Taj Mahal’s zweites Eintauchen in die Musik Hawaiis fährt genau dort fort, wo er mit „Hula Blues” aufgehört hat. Mo’ Roots – Musik aus dem Geist tief empfundener Menschlichkeit sowie eine Erinnerung an die seelenvolle Kraft authentischer Roots-Musik. Neue Originale von Mahal und einige wunderbare Covers klassischer Songs von Bob Dylan, Richie Havens und Mississippi John Hurt finden wie selbstverständlich zu einem neuen schlüssigen Ganzen zusammen im stets gut gelaunten kollektiven Geist des „Hula Blues”. Neue Musik eines einzigartigen Künstlers, dessen Kreativität sich wie auf wundersame Weise ständig zu erneuern scheint.
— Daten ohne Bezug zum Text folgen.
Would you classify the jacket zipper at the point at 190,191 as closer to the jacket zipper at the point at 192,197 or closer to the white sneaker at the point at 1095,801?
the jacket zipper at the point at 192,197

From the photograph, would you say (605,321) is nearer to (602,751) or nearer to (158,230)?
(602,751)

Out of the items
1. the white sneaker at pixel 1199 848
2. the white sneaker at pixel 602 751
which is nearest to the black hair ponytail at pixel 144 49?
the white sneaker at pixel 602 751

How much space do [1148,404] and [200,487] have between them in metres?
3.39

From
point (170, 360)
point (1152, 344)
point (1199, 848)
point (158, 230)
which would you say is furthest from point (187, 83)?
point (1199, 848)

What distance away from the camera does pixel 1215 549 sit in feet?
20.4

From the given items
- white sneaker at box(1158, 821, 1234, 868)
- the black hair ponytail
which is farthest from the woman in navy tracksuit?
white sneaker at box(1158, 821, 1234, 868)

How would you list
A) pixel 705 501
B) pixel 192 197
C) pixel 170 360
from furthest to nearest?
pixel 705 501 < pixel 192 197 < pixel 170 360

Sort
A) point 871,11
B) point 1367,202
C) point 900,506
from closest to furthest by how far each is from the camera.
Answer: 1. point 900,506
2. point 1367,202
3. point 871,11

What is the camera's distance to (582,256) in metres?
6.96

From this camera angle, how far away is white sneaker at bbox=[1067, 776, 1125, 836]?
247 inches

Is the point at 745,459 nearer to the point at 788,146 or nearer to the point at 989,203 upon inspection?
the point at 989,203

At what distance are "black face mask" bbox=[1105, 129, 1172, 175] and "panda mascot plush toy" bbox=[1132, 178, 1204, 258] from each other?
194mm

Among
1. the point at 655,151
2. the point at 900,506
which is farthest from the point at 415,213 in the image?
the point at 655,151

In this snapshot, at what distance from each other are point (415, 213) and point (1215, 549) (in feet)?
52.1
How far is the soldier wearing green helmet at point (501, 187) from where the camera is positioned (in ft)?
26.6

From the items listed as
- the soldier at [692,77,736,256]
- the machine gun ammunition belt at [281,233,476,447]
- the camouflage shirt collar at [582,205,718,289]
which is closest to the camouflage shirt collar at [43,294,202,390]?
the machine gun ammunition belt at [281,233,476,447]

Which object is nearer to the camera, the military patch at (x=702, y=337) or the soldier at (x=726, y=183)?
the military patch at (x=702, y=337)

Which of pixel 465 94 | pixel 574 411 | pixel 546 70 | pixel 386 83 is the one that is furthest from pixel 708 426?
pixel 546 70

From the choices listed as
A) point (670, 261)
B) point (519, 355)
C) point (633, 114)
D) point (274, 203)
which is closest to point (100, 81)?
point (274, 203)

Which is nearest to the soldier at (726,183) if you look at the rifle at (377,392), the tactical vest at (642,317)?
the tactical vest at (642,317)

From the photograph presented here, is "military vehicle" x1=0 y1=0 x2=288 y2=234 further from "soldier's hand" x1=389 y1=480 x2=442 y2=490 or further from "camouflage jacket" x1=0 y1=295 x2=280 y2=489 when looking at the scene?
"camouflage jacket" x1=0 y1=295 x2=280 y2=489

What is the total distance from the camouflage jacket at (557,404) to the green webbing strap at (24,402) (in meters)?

TAJ MAHAL – Vocals, Acoustic Guitar_
PONCHO GRAHAM – Acoustic Bass,
KESTER SMITH – Drums_
PAT COCKETT – Liliu Ukulele, Vocals on „Moonlight Lady
MICHAEL BARRETTO – Baritone Ukulele
WAYNE JACINTHO – Tenor Ukulele, Vocals on „Livin on easy“
FRED LUNT – Hawaiian Steel Guitar_
RUDY COSTA – Tenor Saxophone, Curved Soprano, Kalimba, Piccolo Flute, Alto Saxophone, ClarinetCARLOS ANDRADE – Slack-Key Guitar, vocals on „Moonlight Lady“_
Aufgenommen: 14. bis 16. August 2000 im Moments, Bremen und am 17. February 2000 im Messenger Studio, Kauai, Hawaii
„The songs here are showcasing what can happen when like-minded people from different backgrounds (here we have Afro-Caribbean, Afro-American, Pacific Islander, Portugese and other European ancestries) are creating a cultural blend full of joy, love and harmony. At its very core it is the exiting universal language of music. Some songs are new and written with the group in mind, others are songs you’ve heard in Southern blues style.“
TAJ MAHAL
Dieses Motto stellte Taj Mahal seiner erfolgreichen ersten hawaiianischen Platte vorweg (Taj Mahal & The Hula Blues, 1997, T & M 009/Indigo) und es ließe sich problemlos auch als Vorwort für die neue Produktion HANAPEPE DREAM verwenden. „Never change a winning concept“, so möchte man das beliebte Sportlermotto über den Wert eines erfolgreichen Teams fast abwandeln, denn das Konzept der ersten Produktion hatte sich als so geschlossen und gut erwiesen, daß schon der Instinkt gebot, die Dinge so entspannt laufen zu lassen, wie schon beim ersten auf CD dokumentierten Ausflug Mahals in die musikalische Kultur Hawaiis. Im übrigen ist Taj Mahal heute wieder so oft wie möglich auf Hawaii, wo er seit Anfang der 80er Jahre immerhin mehr als ein Jahrzehnt lang auf der Insel Kauai lebte.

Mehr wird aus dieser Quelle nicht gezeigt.